Secondo le stesse parole della Cassazione, “la disciplina giuridica di tali pattuizioni è profondamente diversa, poiché gli accordi che disciplinano il contenuto essenziale della separazione possono essere revocati e modificati ai sensi del previgente art. 710 c.p.c. (ovvero in applicazione dell’attuale art. 473-bis 29, c.p.c.) e, con riguardo ai rapporti tra coniugi, sono destinati ad essere superati dalla pronuncia di divorzio, che reca con sé nuove condizioni correlate all’acquisto del nuovo status, mentre gli accordi semplicemente occasionati dalla procedura separativa sono assoggettati alla disciplina propria dei negozi giuridici e il giudice adito non può revocarli o modificarne il contenuto”. Diversa è quindi la disciplina giuridica circa la revocabilità o modificabilità di tali accordi: il giudice del divorzio può soltanto statuire sul contenuto essenziale, per esempio revocando o riducendo l’assegno di mantenimento, mentre le pattuizioni accessorie sono modificabili soltanto con un nuovo accordo tra le parti (seguono il regime di un normale negozio giuridico).

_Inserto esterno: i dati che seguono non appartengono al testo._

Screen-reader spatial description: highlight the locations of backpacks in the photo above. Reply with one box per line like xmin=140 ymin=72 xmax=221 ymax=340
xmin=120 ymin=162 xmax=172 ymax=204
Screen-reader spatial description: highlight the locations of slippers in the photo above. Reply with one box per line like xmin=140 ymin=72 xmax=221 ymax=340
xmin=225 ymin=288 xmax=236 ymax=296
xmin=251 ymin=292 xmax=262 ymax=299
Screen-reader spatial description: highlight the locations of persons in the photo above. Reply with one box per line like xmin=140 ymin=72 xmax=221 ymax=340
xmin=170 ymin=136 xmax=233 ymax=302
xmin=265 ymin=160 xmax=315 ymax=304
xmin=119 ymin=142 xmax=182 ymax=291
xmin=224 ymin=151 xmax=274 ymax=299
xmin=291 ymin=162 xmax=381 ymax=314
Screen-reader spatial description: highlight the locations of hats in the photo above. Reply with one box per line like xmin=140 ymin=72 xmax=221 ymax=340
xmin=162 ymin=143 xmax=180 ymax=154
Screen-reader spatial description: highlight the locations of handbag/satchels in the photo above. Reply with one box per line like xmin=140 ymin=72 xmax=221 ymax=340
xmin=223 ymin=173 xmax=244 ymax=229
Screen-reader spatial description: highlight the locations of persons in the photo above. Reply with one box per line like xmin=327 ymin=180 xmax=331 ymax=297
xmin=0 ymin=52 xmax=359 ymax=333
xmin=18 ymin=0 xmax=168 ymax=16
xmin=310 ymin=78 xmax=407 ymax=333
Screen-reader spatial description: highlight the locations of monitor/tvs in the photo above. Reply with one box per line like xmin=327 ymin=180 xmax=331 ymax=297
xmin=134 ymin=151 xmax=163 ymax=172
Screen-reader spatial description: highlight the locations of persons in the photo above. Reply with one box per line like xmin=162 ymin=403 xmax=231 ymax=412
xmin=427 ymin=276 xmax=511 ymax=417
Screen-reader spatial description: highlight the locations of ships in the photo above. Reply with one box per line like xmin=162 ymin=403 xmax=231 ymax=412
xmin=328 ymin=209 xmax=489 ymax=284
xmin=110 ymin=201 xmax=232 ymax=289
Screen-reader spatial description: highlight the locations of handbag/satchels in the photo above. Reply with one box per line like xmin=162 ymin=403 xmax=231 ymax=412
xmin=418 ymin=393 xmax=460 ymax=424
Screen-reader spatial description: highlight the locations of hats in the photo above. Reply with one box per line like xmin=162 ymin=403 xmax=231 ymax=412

Infine, per la corretta individuazione dell’uno o dell’altro tipo di clausole, sono state fornite le seguenti indicazioni. Innanzitutto, non esiste una corrispondenza biunivoca tra pattuizioni tipiche e contenuto essenziale e pattuizioni atipiche e contenuto eventuale, ben potendo le parti regolare con clausole dal contenuto atipico aspetti propri della separazione, che attengono al contenuto essenziale della stessa. È poi compito dell’interprete, e quindi del giudice di merito, indagare la volontà delle parti circa l’essenzialità o meno del contenuto dell’accordo, adoperando in primis il criterio del dato letterale, integrandolo poi con i canoni ermeneutici degli articoli dal 1362 al 1365 c.c. e, in subordine, con quelli elencati negli articoli dal 1366 al 1371.